Regardless of your educational background, degrees, work experience or accomplishments, your future employment depends on one thing: how well you can sell.
I'm not talking about selling a specific product or service. I mean selling yourself and your ideas. Your ability to do this will determine whether or not you get the job.
Selling is simply effective communication, and the first rule in communication is that people prefer talking to listening.
So, success in a job interview is determined by your ability to get the interviewer talking. It's her job to get information from you, but that isn't what will get you the job.
That's because, in a typical job interview, the interviewer asks all the questions and you do all the talking. Sure, she needs to know about your background, education and experience. But as you're rambling on and on saying the same things every other job applicant says, she's wondering how quickly she can terminate the interview so she can get on to more important things.
Using some principles, you can gain control of the conversation, get the interviewer talking and glean the information you need to succeed in the interview and get the job.
The following are seven insights for job interviews:
One: The first few seconds of the interview are critical - the way you look, dress, say "Hello" and shake hands. These give the interviewer clues about your personality, social skills, confidence and experience. To make a positive first impression, use these seven tips:
- Smile (the universal sign of friendship).
- Be sincerely interested in others.
- Talk in terms of others' interests. Remember your interviewer always has time to talk about what she wants to talk about.
- Say their name. The sweetest sound in any language is the sound of a person's name. Overusing someone's name, however, is worse than not using it at all. We've all been in situations where an overzealous salesperson uses the other person's name ad nauseam. Use the interviewer's name, but do it judiciously.
- Compliment. Don't comment on frivolous things like the art on the wall, fish in an aquarium or trophy on the desk. Come prepared to offer two sincere compliments to your interviewer - on his position, achievements, promotions, or about the company's recent success.
- Be a good listener. I've never heard an interviewer say, "This applicant listened too much."
- Make the other person feel important. Do it sincerely.
Two: This is when the interviewer determines if the applicant is qualified. Typically the interviewer asks a question about the applicant's past experience, background, etc., and the applicant rattles on and on, instead of just answering the question. To be successful, you're going to need to gain control of the communication process by asking questions and getting the interviewer talking.

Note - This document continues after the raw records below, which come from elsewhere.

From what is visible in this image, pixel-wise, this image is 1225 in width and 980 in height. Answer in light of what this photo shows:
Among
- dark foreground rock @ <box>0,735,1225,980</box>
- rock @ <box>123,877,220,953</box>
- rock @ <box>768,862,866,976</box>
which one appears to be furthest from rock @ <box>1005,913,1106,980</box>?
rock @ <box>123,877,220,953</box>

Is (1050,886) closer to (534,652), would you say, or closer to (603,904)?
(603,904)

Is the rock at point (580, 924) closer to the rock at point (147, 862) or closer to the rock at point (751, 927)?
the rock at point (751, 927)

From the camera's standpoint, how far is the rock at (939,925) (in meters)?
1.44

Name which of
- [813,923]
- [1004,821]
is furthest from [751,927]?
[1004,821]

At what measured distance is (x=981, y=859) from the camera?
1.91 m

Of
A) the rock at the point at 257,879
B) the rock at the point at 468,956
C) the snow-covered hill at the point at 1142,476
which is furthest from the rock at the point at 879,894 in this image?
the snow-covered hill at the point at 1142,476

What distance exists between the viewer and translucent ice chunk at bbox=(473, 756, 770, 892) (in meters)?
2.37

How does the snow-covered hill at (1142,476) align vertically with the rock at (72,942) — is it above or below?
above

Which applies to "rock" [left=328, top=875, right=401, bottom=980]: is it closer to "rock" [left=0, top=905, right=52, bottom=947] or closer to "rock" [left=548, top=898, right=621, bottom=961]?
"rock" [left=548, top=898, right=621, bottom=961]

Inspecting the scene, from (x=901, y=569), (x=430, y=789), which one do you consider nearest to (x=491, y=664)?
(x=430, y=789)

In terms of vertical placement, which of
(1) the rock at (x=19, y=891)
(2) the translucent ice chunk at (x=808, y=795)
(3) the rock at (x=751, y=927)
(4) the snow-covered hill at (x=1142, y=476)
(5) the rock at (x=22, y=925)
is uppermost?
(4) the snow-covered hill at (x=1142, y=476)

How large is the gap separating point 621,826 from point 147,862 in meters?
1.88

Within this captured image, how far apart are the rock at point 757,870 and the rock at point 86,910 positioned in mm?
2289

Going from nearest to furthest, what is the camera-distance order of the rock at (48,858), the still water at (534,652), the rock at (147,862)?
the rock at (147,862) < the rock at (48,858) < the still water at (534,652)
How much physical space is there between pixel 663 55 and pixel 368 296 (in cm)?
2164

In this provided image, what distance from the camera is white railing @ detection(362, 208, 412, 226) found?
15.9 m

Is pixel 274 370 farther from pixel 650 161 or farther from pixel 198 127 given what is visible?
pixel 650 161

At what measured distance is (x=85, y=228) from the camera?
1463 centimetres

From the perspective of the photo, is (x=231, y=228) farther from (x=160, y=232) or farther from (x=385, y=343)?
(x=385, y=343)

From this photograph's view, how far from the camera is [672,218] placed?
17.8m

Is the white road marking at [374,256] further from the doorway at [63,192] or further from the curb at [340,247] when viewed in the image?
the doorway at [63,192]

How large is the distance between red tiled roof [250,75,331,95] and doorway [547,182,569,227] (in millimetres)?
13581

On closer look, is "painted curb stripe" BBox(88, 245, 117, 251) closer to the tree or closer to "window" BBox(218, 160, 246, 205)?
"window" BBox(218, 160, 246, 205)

One of the biggest mistakes applicants make is asking closed-ended questions that turn the interview into an interrogation. Avoid questions that can be answered with a "yes" or "no" response. Rudyard Kipling once wrote, "I keep six honest serving men (They taught me all I knew); Their names are What and Why and When, and How and Where and Who." Almost any closed-ended question can be easily transformed into an open-ended question with the use of one of these words.
Three: In this step, you'll determine if the position fits you and your qualifications. Don't jump to conclusions about the information or questions you may get from the interviewer. Several years ago, a friend of mine applied for a senior management position. During the interview, the interviewer asked questions that didn't seem to relate to the position. Later my friend learned from the interviewer that he was more qualified for another senior level position and was subsequently hired to fill it. If the position doesn't fit, or you're not interested in it, however, gracefully terminate the interview.
Four: You are the company you're selling. Begin with something like, "Linda, let me tell you a little about myself."
The following are areas to cover during this step because they are questions the interviewer will likely have on her mind: "I don't know who you are," "I don't know your background," "I don't know your education," "I don't know what you stand for," "I don't know your past employers," "I don't know your track record," "I don't know your reputation" and "Now, why should I hire you?"
Five: In a selling situation, this is where you would talk about your product or service. However, on a job interview, you are the product/service. Therefore, relate how your education, experience, background, etc., will benefit the company with a series of feature-benefit-reaction sequences. "My experience working with multiple channel distribution in the Northwest (feature) will allow me to immediately impact sales in this important territory (benefit). How would that help you achieve your sales goals for the first quarter?" (reaction)
Now you'll utilize the information you obtained through listening and questioning in the first four steps. Come prepared with a standard list of three or four feature-benefit-reaction sequences (keeping your reaction questions open-ended), then customize them based on the information you gathered. Conclude this step by asking, "What questions do you have?" At this point, you can inquire about compensation and estimated start date, "When would you like the new person to start?"
Six: Now use this closing statement: "If I can arrange my schedule to start on the date you would like, can you think of any reason why you wouldn't hire me?" The wording of this statement should be exactly as I've stated - concise and to the point. You're not asking for a determination that you're qualified or that the interviewer is interested in hiring you - it's simply a mutual agreement to move forward. If you get an objection such as, "I have several more interviews scheduled," or "I want to give it more thought," acknowledge the objection with "I see," "I understand," or "I can appreciate that."
Seven: Regardless of whether you get the job, cement the relationship by expressing your appreciation and thanking the interviewer for her time and interest. Follow up the interview with a handwritten, mailed thank you card. It shows you are a professional, and it's something tangible the interviewer can keep for future reference.
Roy Chitwood is an author, trainer and consultant in sales and sales management and is president of Max Sacks International, Seattle.